BY UTSHAA BASA ‘25
The 2008 graphic novel “Kari” by Indian author Amruta Patil, follows the titular character, a young woman attempting to navigate Mumbai alone after the departure of her lover and soulmate, Ruth. This follows after their failed double suicide. Kari as a protagonist is largely alienated from her surroundings, occupying space on the sidelines as a queer person in the heteronormative landscape of Mumbai, and as a self-proclaimed boatsman. Kari’s failed double suicide, that plunges her into a sewer, functions as a sort of a rebirth, resigning her to drift in the fluid space between life and death.

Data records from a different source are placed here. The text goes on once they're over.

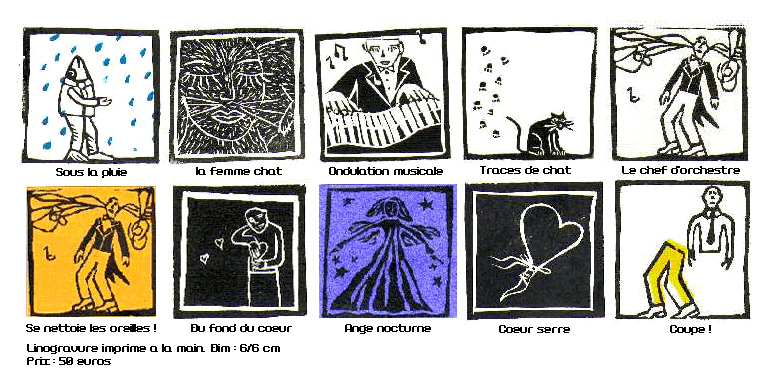 Sous la pluie

la femme chat

Ondulation musicale

Traces de chat

Le chef d'orchestre

Se nettoie les oreilles !

Du fond du coeur

Ange nocturne

Coeur serre

Coupe !

Linogravure imprime a la main. Dim : 6/6 cm
Prix : 50 euros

In her sexual identity, Kari leans towards ambiguity as well. She attributes her confusion to labels, stating that the “circus is in her head.” Largely, the novel does not concern itself with politics, labels, or “burning issues”. Rather, Kari grapples with isolation: learning to navigate and come to terms with her fluid identity in a heteronormative, hostile city-scape without the support of her partner. Kari’s fluidity becomes at odds with the straight, dark lines and edges used to capture Mumbai.

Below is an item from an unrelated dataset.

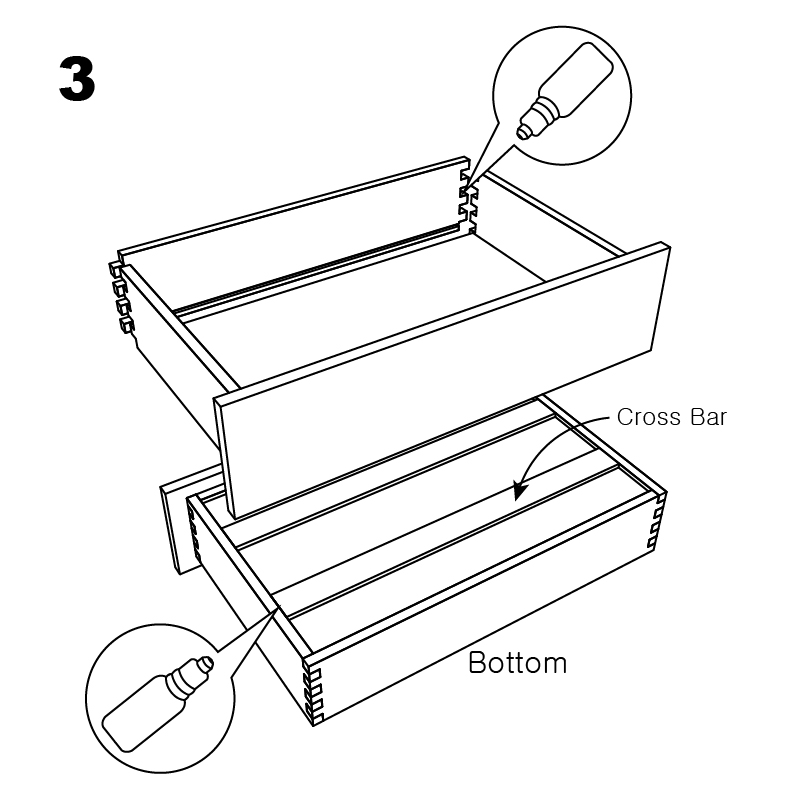 3

Cross Bar

Bottom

“Kari” leaves a lot unsaid: the origins of their double suicide, Ruth’s departure, and in large part, how Kari is feeling at any given moment. The novel is deeply internal, solely told from Kari’s perspective, drowning in descriptions of her surroundings. The panels twist and distort and flash with bright colors according to her shifting mental state. But little account is given of Kari’s feelings. Just like its titular character, the novel has few words to offer, instead choosing to be largely visual in nature. The result is gripping, expansive panels that take up pages, the heavy, often uneven lines feeling organic and human-made. Kari herself is drawn as stone-faced but soulful, her features androgynous and sharp.

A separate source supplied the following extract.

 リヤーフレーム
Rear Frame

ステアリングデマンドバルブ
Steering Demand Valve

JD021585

“Kari” diminishes the trope of the city and its anonymity, one that is particularly used in Western queer media. Mumbai, for all its metropolitan advancements and booming queer scene, becomes a hostile space in “Kari”, the magical realism of the novel permitting it to become a grotesque, living thing, attempting to choke Kari out. Her own home, Crystal Palace, is also a heteronormative space filled with her heterosexual roommates, serving as a reminder of the female intimacy that Kari, as a queer person, is unable to access.
Ruth’s absence echoes throughout the novel; it resonates in its grim lines and flashbacks and the ways in which Kari navigates the city around her, lost and wandering. “Kari” is an intense, poignant read, made especially for those who find comfort in the unstructured, the fluid, those flickering on the cusp of confused identities.